Gross Profit June Quarter $7.07M
           
Quarter
 
30% Attrition
 
25% Attrition
 
20% Attrition
1   $7.07M   $7.07M   $7.07M
2   $4.95M   $5.30M   $5.66M
3   $3.46M   $3.98M   $4.52M
4   $2.43M   $2.98M   $3.62M
5   $1.70M   $2.24M   $2.90M
6   $1.19M   $1.68M   $2.32M
7   $0.83M   $1.26M   $1.85M
8   $0.58M   $0.94M   $1.48M
Total
  $22.21M   $25.45M   $29.42M
Excess Cash
  $2.00M   $2.00M   $2.00M
Liquidation value
  $24.21M   $27.45M   $31.42M
Shares outstanding
   7.155M    7.155M    7.155M
Price per share
  $3.38   $3.84   $4.39
 
 
 

 
 
I have checked this math with other knowledgeable people in the industry and they have thought it sensible.

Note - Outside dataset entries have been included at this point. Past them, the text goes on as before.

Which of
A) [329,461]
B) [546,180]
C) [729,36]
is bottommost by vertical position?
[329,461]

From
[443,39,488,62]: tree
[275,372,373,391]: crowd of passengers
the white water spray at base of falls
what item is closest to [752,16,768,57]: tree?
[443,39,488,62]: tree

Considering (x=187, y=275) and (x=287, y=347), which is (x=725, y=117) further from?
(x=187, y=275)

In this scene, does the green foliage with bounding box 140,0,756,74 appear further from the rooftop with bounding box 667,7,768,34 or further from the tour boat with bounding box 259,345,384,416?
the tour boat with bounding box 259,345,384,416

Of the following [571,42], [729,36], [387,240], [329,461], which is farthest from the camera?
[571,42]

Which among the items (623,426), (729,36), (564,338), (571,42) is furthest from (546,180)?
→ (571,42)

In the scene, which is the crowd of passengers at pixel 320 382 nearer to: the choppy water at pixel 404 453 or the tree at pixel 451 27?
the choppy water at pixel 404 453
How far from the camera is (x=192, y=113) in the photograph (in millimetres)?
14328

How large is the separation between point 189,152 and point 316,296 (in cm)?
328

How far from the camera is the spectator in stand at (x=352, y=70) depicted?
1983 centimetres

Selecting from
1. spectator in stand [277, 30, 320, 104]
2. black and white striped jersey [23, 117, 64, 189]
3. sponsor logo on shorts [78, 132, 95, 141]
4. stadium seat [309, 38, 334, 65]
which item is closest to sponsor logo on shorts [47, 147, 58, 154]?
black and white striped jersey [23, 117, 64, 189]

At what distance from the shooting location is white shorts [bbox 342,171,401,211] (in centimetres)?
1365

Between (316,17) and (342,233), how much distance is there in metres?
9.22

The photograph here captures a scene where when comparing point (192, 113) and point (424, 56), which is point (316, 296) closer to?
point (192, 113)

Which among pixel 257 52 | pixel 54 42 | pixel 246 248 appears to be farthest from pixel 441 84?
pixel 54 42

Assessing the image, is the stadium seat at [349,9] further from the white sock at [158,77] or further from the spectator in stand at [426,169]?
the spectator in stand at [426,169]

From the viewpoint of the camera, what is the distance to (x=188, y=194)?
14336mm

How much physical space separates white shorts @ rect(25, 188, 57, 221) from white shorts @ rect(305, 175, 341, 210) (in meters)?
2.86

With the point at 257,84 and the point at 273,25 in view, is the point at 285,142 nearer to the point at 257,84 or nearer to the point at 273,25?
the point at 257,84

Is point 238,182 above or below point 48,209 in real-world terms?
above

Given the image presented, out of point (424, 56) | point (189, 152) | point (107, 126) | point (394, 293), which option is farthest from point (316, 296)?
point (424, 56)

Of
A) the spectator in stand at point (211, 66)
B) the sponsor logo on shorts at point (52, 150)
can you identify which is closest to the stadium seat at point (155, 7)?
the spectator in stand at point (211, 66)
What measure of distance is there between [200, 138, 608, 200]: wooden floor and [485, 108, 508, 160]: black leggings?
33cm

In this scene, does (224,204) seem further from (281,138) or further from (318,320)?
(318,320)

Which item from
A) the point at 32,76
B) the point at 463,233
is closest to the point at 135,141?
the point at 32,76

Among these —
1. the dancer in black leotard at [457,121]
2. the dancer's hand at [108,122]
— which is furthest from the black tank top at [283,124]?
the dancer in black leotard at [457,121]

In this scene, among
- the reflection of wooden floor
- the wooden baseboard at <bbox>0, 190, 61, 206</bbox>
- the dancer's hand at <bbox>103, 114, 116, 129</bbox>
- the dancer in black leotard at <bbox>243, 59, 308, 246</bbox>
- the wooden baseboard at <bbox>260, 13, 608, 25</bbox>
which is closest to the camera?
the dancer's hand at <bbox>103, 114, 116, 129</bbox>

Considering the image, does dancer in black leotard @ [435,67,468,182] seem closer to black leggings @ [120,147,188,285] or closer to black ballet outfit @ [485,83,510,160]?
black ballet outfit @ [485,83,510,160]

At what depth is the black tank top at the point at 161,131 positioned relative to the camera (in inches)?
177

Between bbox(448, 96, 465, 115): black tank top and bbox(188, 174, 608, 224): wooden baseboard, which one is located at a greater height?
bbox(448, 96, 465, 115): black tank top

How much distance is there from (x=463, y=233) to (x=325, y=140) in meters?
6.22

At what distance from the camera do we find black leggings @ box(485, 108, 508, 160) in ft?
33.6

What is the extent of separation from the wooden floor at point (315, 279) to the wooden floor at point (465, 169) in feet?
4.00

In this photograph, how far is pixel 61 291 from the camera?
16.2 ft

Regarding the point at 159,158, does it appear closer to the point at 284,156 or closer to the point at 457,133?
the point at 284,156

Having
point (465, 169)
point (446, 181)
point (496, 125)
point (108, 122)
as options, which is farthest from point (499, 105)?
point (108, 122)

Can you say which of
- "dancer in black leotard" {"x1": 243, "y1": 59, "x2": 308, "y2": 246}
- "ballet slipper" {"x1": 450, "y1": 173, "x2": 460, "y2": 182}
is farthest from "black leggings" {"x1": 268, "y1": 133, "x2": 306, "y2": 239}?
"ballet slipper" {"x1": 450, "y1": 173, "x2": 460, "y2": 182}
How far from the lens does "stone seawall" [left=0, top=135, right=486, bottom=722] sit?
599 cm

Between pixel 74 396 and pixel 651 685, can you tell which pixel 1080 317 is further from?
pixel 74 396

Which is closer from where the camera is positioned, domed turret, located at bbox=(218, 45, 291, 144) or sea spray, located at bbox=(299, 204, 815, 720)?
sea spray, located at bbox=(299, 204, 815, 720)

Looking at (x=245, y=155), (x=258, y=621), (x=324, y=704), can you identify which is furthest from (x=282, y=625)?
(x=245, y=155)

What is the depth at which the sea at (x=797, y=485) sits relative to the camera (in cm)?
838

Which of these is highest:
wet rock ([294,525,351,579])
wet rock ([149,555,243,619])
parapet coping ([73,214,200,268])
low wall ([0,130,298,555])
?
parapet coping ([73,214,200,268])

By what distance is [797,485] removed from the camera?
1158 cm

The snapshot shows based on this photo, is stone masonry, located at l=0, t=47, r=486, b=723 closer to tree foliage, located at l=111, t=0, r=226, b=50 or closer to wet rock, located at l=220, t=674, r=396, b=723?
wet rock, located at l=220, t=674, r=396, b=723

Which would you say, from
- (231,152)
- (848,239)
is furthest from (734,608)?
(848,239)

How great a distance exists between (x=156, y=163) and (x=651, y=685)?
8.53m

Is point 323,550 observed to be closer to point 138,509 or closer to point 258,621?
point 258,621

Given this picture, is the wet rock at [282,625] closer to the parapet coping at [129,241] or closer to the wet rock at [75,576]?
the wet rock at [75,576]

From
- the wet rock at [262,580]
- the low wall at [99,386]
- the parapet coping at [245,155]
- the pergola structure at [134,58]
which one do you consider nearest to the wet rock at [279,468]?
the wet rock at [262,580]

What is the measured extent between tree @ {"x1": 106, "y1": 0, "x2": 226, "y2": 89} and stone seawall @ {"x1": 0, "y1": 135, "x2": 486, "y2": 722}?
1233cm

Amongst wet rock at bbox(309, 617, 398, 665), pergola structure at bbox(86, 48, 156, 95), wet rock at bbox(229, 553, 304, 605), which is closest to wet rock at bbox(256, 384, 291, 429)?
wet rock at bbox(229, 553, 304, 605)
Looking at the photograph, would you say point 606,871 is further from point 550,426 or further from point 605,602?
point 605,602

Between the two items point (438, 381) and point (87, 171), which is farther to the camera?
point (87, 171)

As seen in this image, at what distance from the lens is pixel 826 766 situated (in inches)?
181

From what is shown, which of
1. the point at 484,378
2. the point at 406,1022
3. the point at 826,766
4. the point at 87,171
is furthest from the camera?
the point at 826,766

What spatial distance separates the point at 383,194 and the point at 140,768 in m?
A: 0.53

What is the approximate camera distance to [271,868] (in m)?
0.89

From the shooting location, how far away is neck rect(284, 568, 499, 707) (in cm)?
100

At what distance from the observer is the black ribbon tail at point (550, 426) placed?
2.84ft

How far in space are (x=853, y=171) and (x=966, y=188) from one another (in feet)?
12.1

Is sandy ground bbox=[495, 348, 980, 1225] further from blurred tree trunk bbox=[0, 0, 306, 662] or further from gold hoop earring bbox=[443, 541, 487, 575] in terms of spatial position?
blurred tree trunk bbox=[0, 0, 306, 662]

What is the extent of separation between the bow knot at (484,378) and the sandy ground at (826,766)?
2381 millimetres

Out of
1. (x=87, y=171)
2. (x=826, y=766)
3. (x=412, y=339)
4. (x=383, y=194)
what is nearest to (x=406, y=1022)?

While there are certainly some synergies with Inuvo these would be available to any other Internet media firm.  That is why I would like to meet with you so we can discuss ways to improve the purchase price of the acquisition so it at least matches the price that shareholders would receive in a low-risk shutdown.
 
Regards,
 
 
 
Aram Fuchs
General Partner
Fertilemind Capital
405 Lexington Avenue
Suite 2600
New York, NY 10174
 
 
Footnotes
 
1.
Vertro reported the churn rate on its legacy toolbar base in its investor presentations throughout 2010.
2.
In Q3 2010 Dave Binder, CFO of Infospace at the time, told investors on the conference call that, “we’re seeing Make The Web Better [the toolbar company that they acquired] decline by about 30% quarter-over-quarter. And they generated a little over 5 million of revenue in the third quarter. So we expect it to continue in the fourth and throughout 2011, but at a declining rate.   You know, we should note that when we purchased the asset we knew that it would be declining.... The acquisition was very accretive to us.”